##### Working data #####

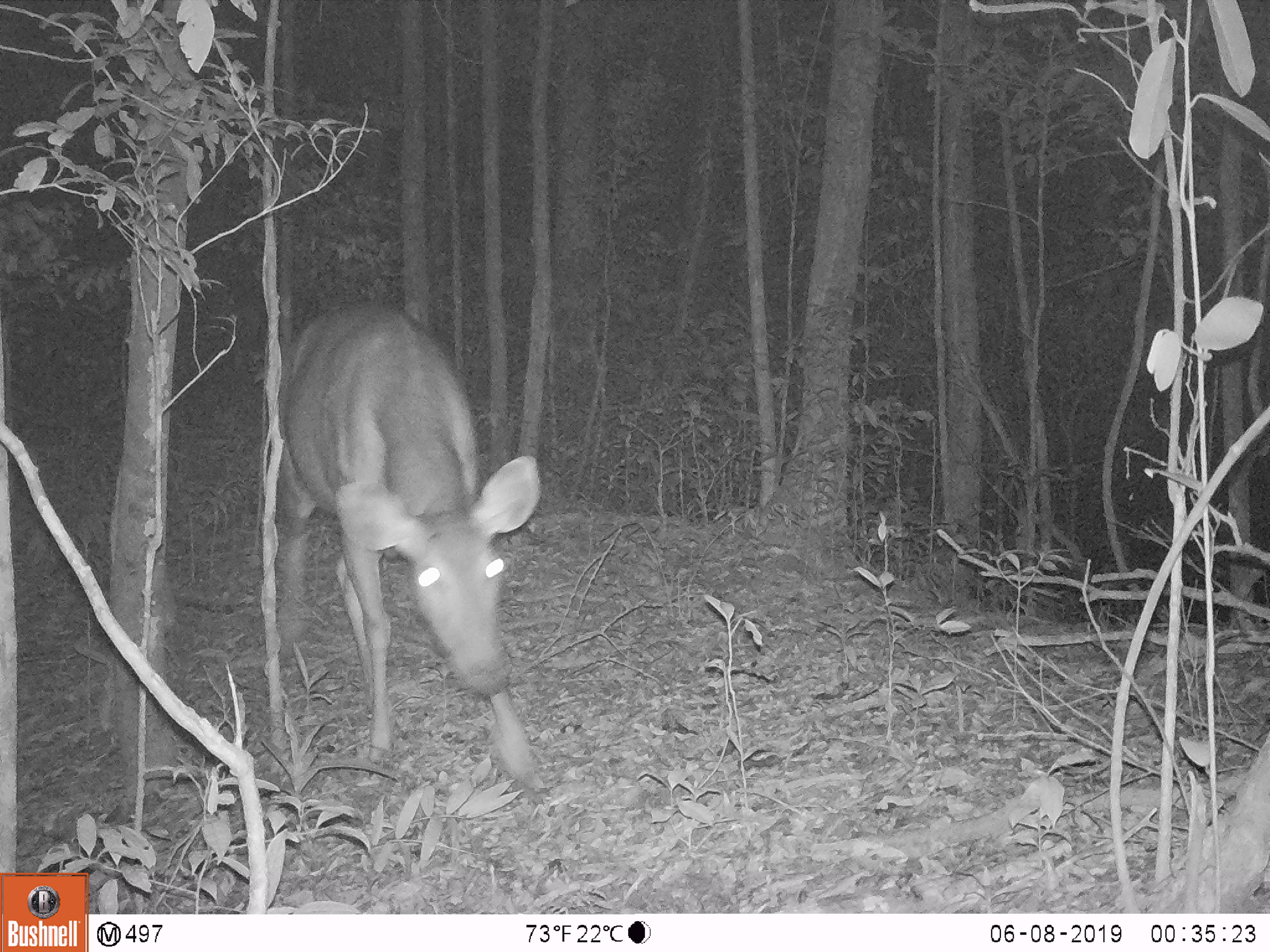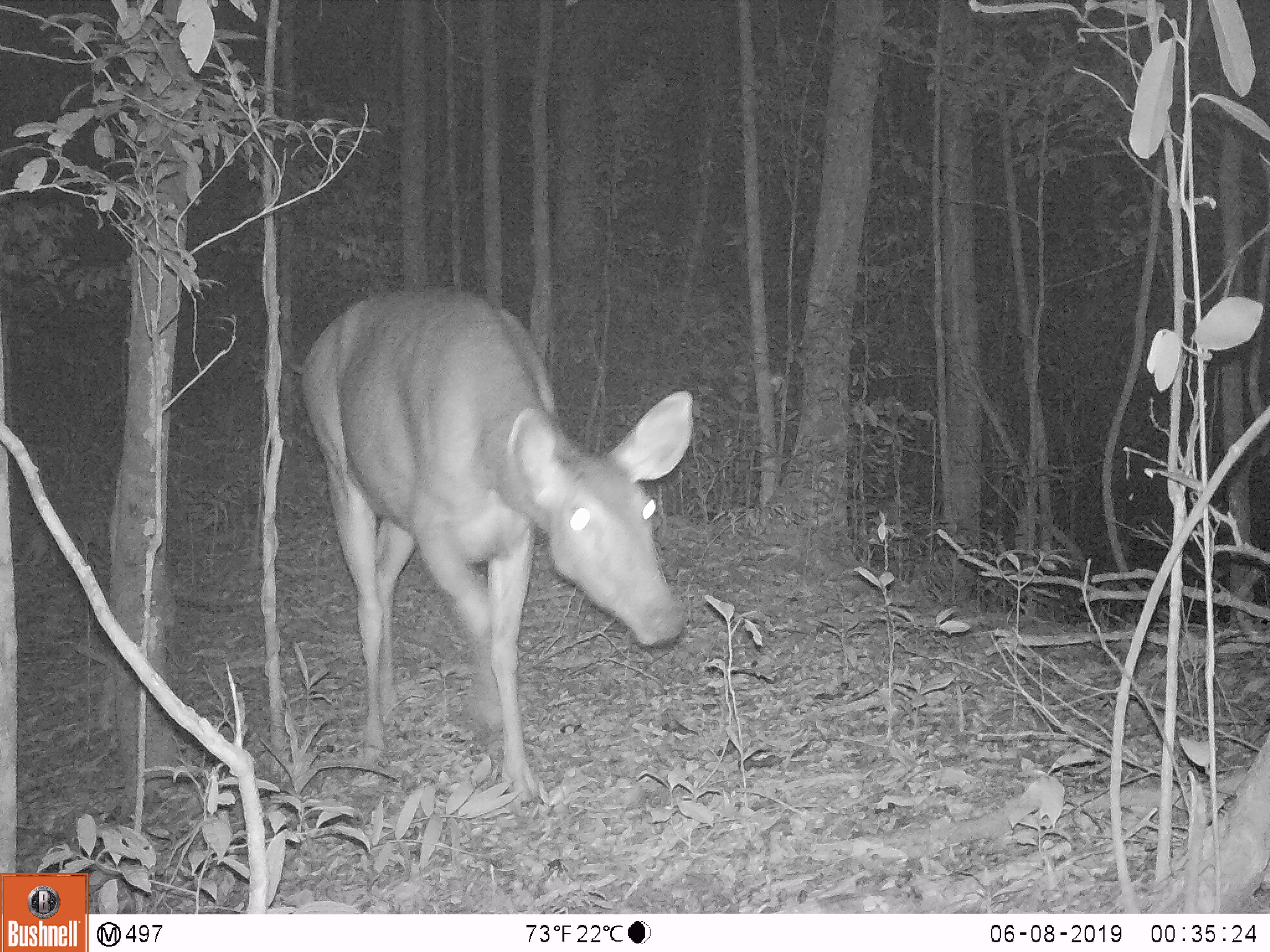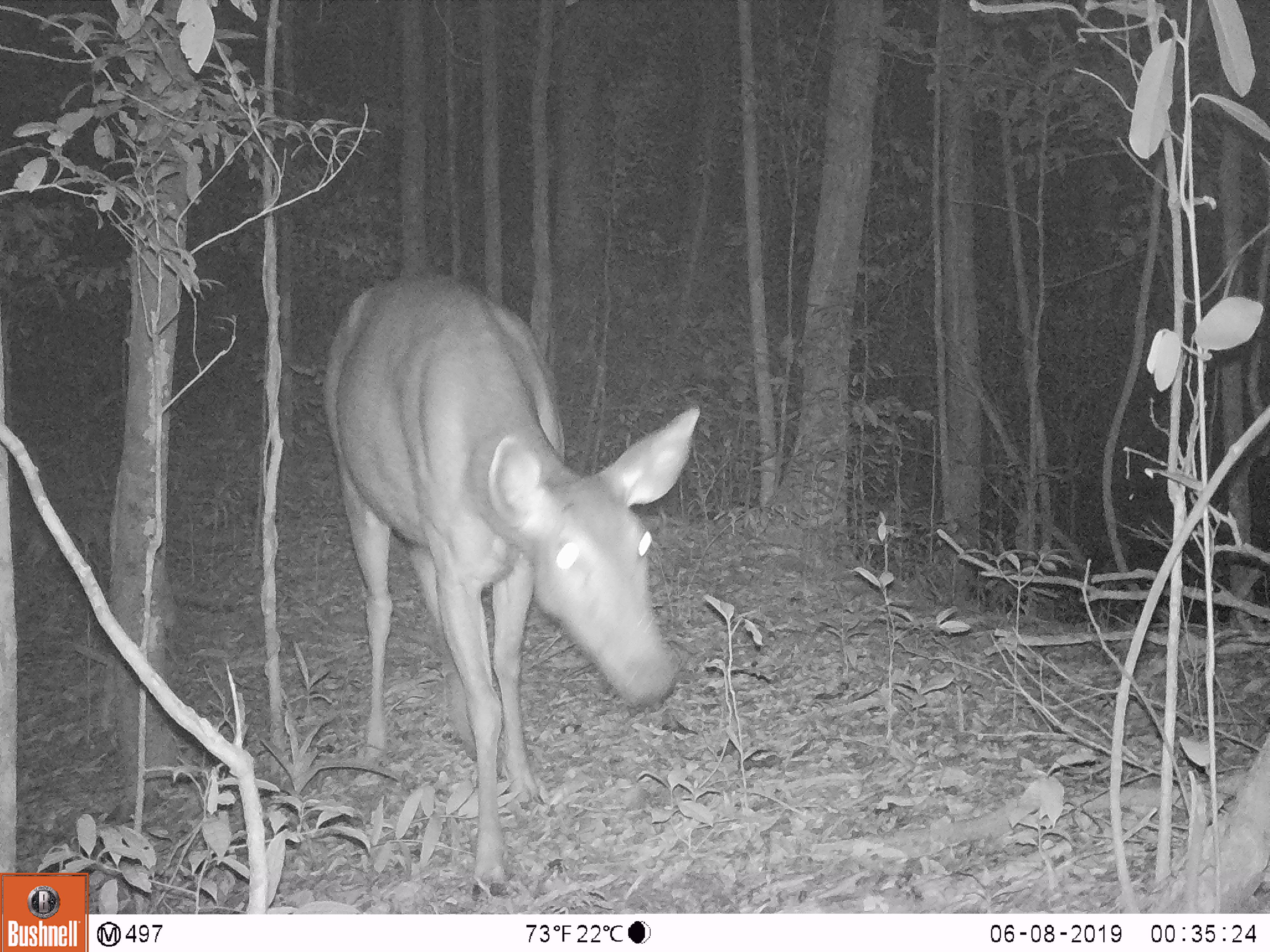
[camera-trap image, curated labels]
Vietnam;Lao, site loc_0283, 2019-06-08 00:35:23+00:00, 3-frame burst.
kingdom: Animalia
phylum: Chordata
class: Mammalia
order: Artiodactyla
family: Cervidae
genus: Rusa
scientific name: Rusa unicolor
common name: sambar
Sambar (Rusa unicolor). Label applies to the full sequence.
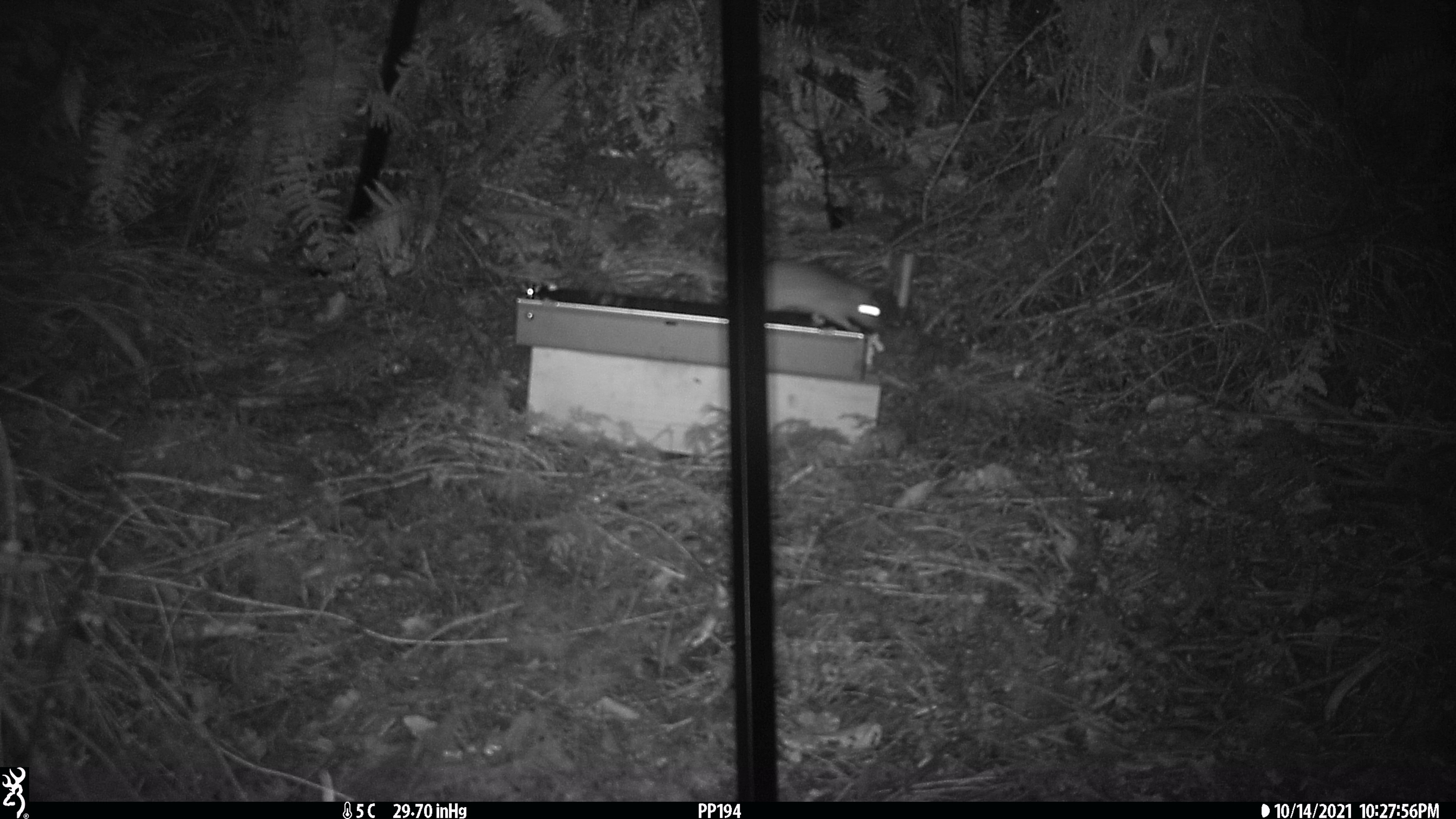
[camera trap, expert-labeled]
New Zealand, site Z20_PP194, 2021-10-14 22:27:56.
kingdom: Animalia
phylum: Chordata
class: Mammalia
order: Rodentia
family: Muridae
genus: Rattus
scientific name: Rattus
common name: rat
Rat (Rattus).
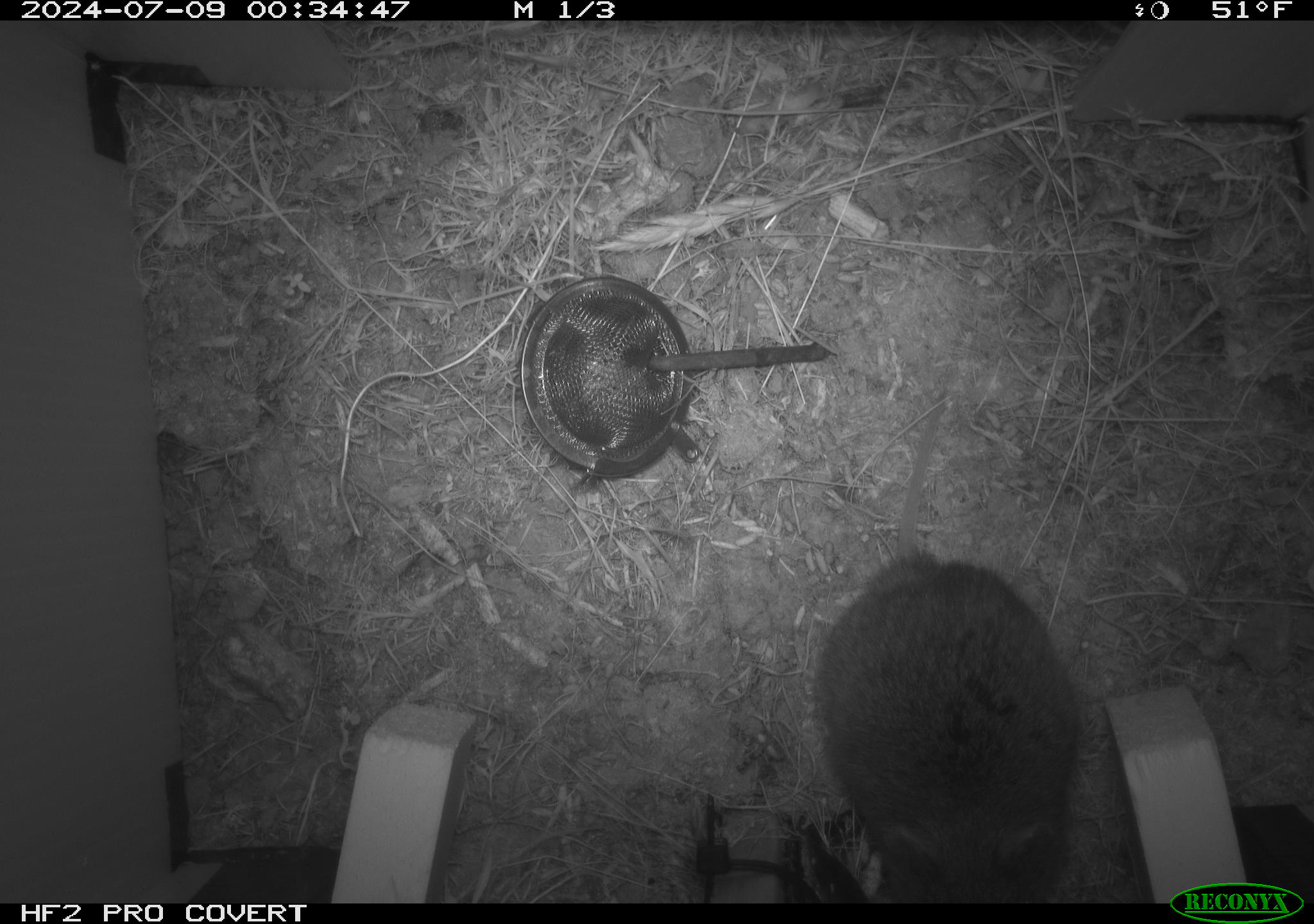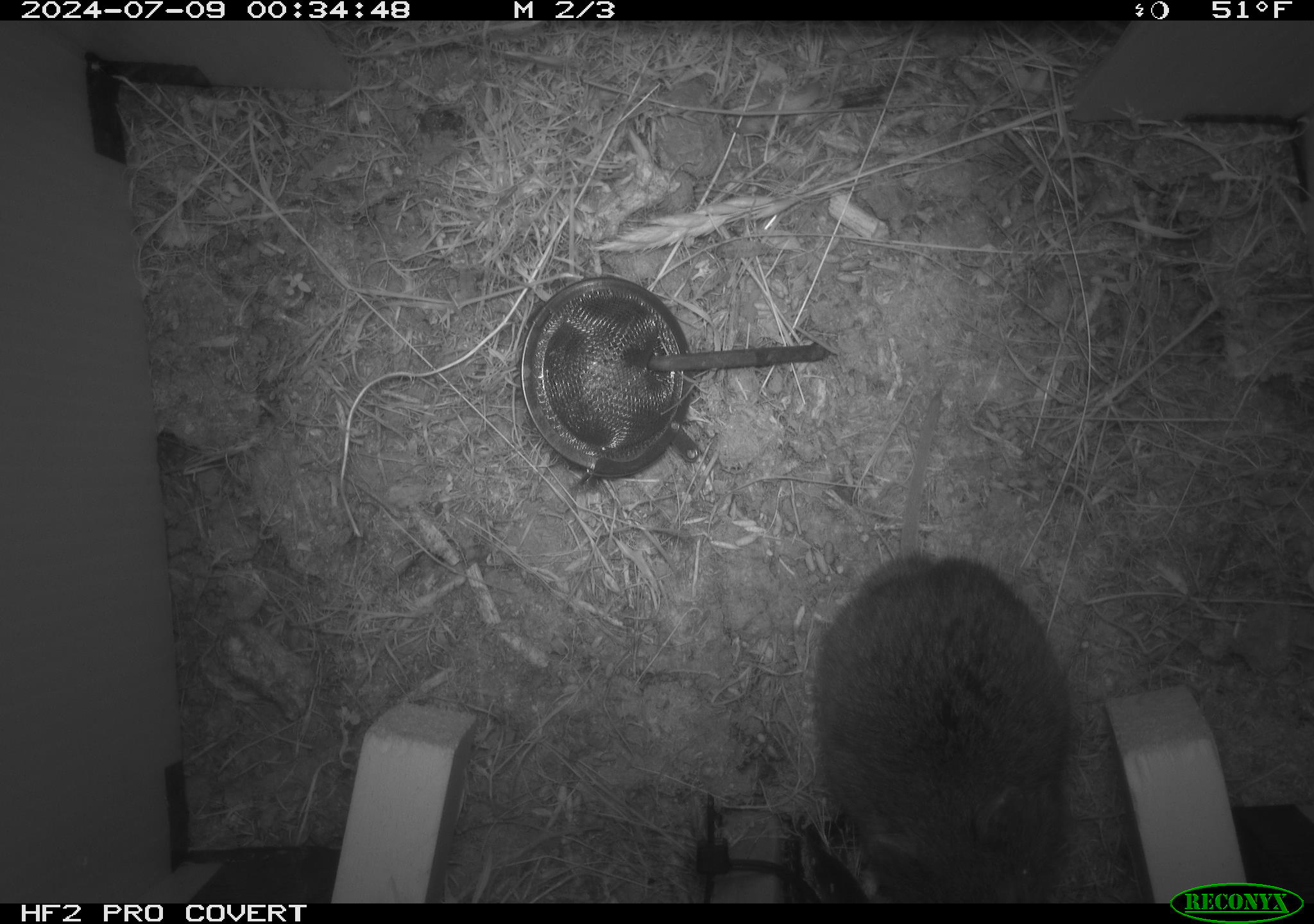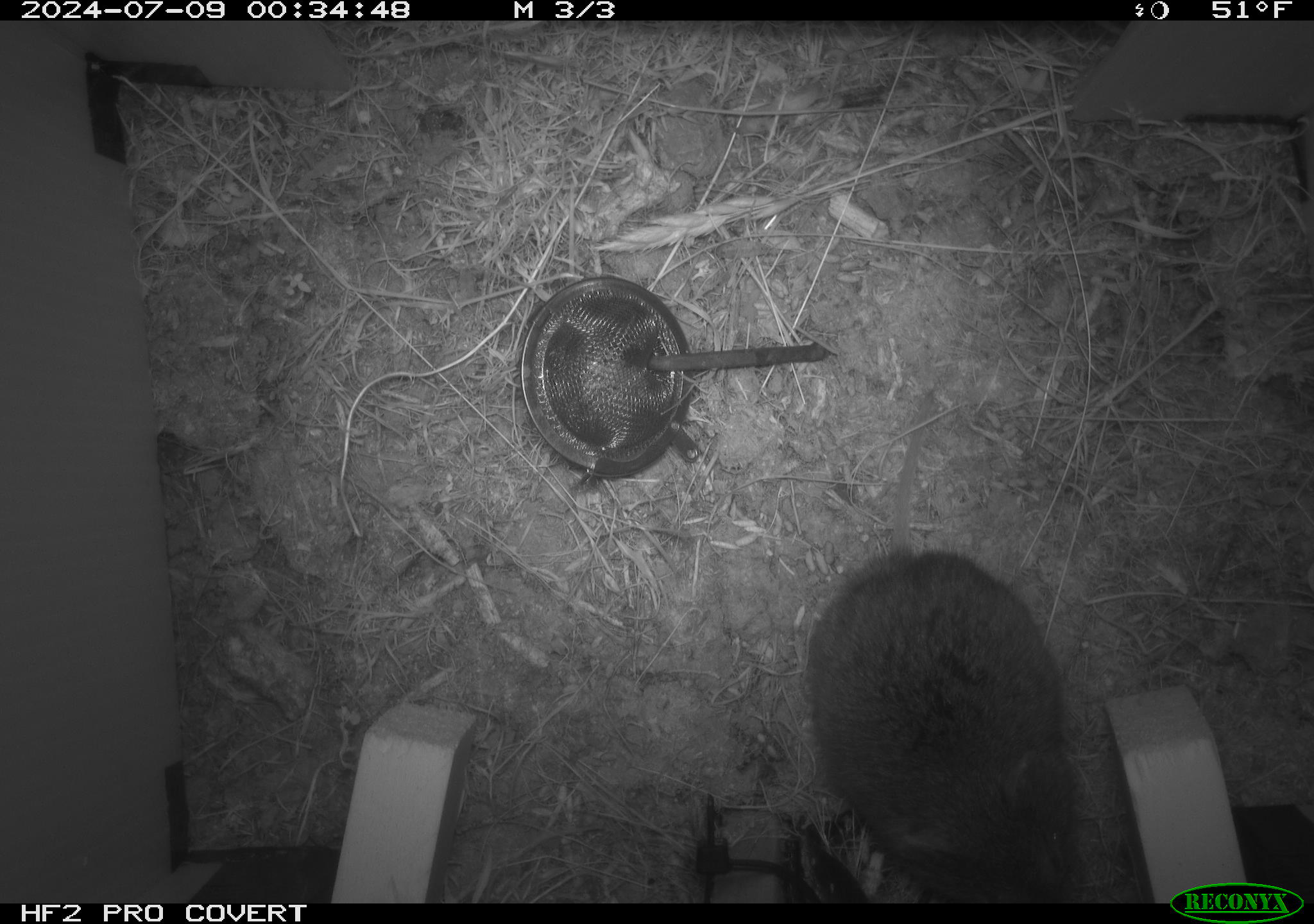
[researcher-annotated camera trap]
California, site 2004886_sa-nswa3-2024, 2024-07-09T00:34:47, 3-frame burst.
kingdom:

#####

* **Task requirements**
Go through the listing above and return every line where the word "trap" occurs.

* **Output**
[camera-trap image, curated labels]
[camera trap, expert-labeled]
[researcher-annotated camera trap]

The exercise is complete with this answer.